Gene was my graduate advisor in the doctoral program at SUNY-Albany in the early 1990s, and he’s been an invaluable mentor to me ever since. He had a real aura in that program—he was much loved by many of the graduate student writers, including some wonderfully outspoken ones (if you’re reading this, you know who you are!). He was about to retire when I started the program, but fortunately I got to take one fiction workshop with him, and he agreed to act as my dissertation advisor. He taught me so many things, and I want to talk about a few of them here.

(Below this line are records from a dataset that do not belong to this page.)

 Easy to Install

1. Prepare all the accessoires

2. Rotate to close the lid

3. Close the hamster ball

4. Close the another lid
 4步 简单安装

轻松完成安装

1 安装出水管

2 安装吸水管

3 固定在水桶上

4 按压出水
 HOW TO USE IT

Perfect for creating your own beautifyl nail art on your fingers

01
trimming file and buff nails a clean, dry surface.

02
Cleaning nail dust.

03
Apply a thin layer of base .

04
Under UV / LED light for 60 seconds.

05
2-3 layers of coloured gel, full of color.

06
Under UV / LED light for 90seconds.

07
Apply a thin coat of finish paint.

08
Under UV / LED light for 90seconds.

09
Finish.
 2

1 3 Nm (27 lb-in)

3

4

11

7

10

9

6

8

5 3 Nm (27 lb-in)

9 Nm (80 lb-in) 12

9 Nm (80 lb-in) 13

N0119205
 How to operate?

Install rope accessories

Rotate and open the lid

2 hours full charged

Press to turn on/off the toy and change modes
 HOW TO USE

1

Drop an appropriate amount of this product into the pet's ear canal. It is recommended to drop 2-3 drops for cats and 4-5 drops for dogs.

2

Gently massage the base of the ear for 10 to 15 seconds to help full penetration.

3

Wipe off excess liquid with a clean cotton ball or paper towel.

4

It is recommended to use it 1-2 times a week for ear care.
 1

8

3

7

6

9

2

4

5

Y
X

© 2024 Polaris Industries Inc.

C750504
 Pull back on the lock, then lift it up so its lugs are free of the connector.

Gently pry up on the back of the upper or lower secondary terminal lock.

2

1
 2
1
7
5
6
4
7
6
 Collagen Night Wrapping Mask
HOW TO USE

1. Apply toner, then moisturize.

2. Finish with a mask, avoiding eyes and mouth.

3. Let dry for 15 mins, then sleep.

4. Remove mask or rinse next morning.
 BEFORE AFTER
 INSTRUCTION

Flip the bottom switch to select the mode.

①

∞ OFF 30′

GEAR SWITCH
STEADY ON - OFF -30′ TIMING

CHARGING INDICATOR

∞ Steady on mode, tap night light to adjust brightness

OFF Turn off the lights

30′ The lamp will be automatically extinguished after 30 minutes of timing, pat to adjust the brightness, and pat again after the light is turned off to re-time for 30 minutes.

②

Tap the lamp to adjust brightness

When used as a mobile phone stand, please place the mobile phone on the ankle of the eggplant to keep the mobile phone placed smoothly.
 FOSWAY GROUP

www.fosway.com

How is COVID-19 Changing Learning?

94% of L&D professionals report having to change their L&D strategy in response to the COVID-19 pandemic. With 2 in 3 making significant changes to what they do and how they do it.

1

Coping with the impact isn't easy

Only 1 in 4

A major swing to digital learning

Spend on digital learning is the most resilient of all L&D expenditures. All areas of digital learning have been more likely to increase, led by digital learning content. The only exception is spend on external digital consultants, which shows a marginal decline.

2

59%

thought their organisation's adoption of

He taught me how to teach. He ran a terrific workshop. His long written responses to our work (at least one thoughtful, unbelievably astute, single-spaced page in response to anything we wrote) set a high bar for everyone else in the workshop; we all wanted to try, at least, to sound as smart as Gene.
He in no way played the role of the big name at the front of the room whose favor you needed to win in order to get anywhere in the program, or beyond. Instead, he himself was an example for us, of someone who had spent his adult life writing and teaching, and didn’t think he needed lots of accolades for that.
He wrote (and still writes) wild, wonderful fiction. I remember reading his novel The Historian during my first year at Albany and thinking, I’ll never write anything remotely like this. But I wish I was someone who would.
He taught us not to be afraid, or contemptuous, of literary theory. Reading and talking about someone like Roland Barthes or Maurice Merleau-Ponty with Gene was exhilarating. And it made you want to write in a way that was new, different—even maybe scary—for you.
And finally, he has continued, through all these years, to read whatever I’ve sent him, whenever I’ve sent it to him. Often really early in the process. That was the case with In Hovering Flight. He read a draft so long ago, and his encouragement and—as usual—wise editorial advice made all the difference. If Gene told me (as he did back then) that the manuscript I’d sent him was the best thing I’d written yet, I could tell myself through the various disappointments I experienced in the year after I finished a first draft, then I had to persevere.
Gene has done all these things through a long career of writing and teaching, and he’s also managed to be a patient, funny, endearing father, grandfather, and friend to so many. In a picture of him from my wedding, he is smiling in his usual calm, beatific way; seeing that photograph, our friend Bob dubbed him “the Buddha.” And it’s true: I think of him that way. His guidance to his students wasn’t overtly spiritual, but for me, at least, his voice and his example have had an almost spiritual influence. He made me want to keep on writing, and I’ll always be grateful to him for that. I’m sorry I didn’t say this in a brief note at the end of In Hovering Flight, but maybe it’s better to say it here, and in this much detail. His influence has been about so much more than a single book.